The Fellowship of the Ring is the antidote to every knock-off, pre-fabricated, variation-on-a-theme movie ever made. Sure, the story's a by-the-numbers fantasy quest; but Jackson's filmmaking, from the distinct designs for the different mythical races to the soaring camera work, is anything but standard. This is the type of project that has been so well-realized, it's hard to imagine it as anything other than this specific film. Try saying that about even a good movie that comes out of a major studio these days.
Some people will whine about points where Jackson's film differs from the book. Ignore them.

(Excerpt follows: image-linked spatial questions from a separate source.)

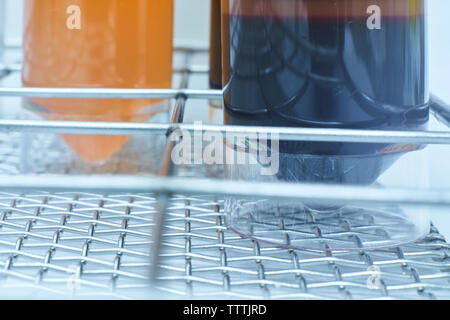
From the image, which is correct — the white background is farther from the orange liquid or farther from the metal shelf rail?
the orange liquid

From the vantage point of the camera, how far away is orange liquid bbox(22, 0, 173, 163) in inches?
14.2

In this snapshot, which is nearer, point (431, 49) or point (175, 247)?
point (175, 247)

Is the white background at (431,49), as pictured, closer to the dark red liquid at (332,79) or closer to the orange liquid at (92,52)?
the dark red liquid at (332,79)

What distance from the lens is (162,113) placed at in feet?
1.34

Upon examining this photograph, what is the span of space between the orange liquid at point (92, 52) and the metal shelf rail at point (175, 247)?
A: 1.7 inches

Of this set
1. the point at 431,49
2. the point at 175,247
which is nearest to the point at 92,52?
the point at 175,247

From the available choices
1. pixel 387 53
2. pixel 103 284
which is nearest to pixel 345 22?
pixel 387 53

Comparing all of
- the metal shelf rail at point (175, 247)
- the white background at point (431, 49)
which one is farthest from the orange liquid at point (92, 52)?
the white background at point (431, 49)

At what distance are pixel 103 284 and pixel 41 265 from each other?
1.3 inches

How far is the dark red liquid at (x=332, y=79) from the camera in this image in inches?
10.5

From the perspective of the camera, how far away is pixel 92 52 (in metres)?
0.36

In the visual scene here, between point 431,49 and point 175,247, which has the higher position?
point 431,49

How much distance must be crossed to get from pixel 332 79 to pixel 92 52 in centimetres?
16

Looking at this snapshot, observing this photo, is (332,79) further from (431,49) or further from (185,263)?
(431,49)
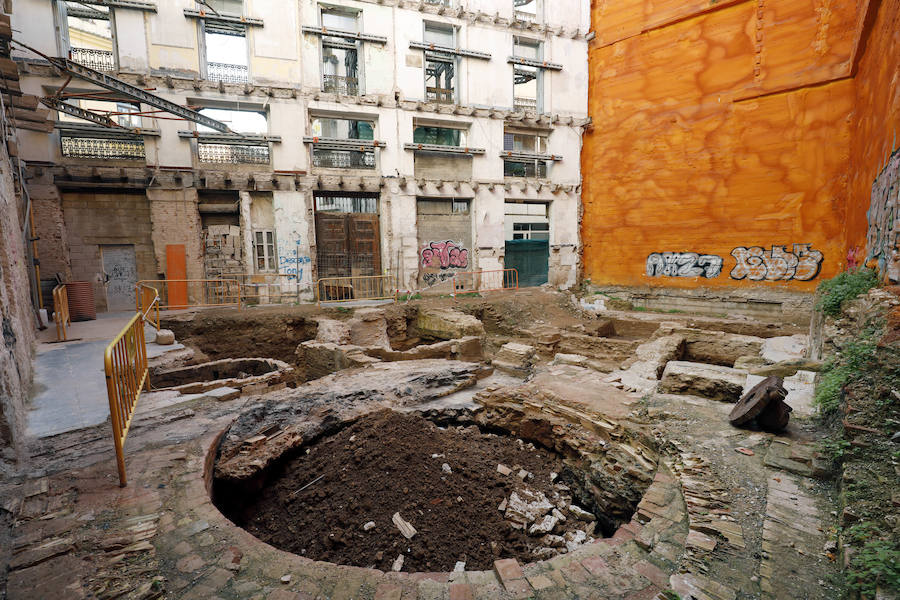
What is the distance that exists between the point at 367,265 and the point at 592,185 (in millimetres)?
10050

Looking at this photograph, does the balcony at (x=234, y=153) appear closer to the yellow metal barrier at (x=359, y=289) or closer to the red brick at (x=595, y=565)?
the yellow metal barrier at (x=359, y=289)

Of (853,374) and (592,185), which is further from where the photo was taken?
(592,185)

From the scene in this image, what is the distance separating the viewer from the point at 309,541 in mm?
3730

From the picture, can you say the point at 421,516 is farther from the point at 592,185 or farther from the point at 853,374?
the point at 592,185

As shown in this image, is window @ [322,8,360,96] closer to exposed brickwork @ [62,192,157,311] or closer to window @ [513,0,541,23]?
window @ [513,0,541,23]

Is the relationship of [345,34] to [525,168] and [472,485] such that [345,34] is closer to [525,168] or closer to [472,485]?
[525,168]

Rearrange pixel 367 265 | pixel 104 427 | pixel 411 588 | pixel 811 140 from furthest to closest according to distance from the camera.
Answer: pixel 367 265 → pixel 811 140 → pixel 104 427 → pixel 411 588

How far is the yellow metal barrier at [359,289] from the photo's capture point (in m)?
14.7

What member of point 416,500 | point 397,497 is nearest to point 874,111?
point 416,500

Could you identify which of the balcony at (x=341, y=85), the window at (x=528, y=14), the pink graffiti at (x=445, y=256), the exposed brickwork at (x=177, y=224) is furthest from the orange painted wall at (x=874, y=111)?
the exposed brickwork at (x=177, y=224)

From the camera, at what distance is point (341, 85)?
16156 mm

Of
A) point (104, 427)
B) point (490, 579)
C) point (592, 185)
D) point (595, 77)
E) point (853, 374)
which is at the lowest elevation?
point (490, 579)

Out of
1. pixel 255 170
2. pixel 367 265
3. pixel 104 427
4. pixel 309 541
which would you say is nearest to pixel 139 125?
pixel 255 170

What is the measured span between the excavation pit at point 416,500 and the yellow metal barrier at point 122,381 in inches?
43.0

The Fellowship of the Ring manages to capture in tone, theme and story more of Tolkien's epic than nearly any film adaptation of a printed source. And along with the fidelity are some better-than-the-book performances by Ian McKellen (as Gandalf the Grey), and Ian Holm (as Bilbo), which make one crave a version of The Hobbit starring these two.
All praise aside, dedicated fans of the movie should be warned: DO NOT BUY THIS DVD! New Line will release another DVD of the film in November, just before The Two Towers hits theater screens. That four-disc edition will have more than 30 minutes of unseen footage (including some great Cate Blanchett material) and detailed behind-the-scenes exposition. On the current two-disc set, all that viewers are offered, aside from the film itself, are three made-for-TV features and a slew of Web site movies. It's nothing you couldn't see in the theater, online, or on television.
So unless you're a collector, or are only interested in the movie itself, wait until November to pick up something that -- trust me -- is going to be a much better product. Jackson's film is wonderful, in every sense of the word, but the current DVD release is a poor partner in an otherwise magnificent project.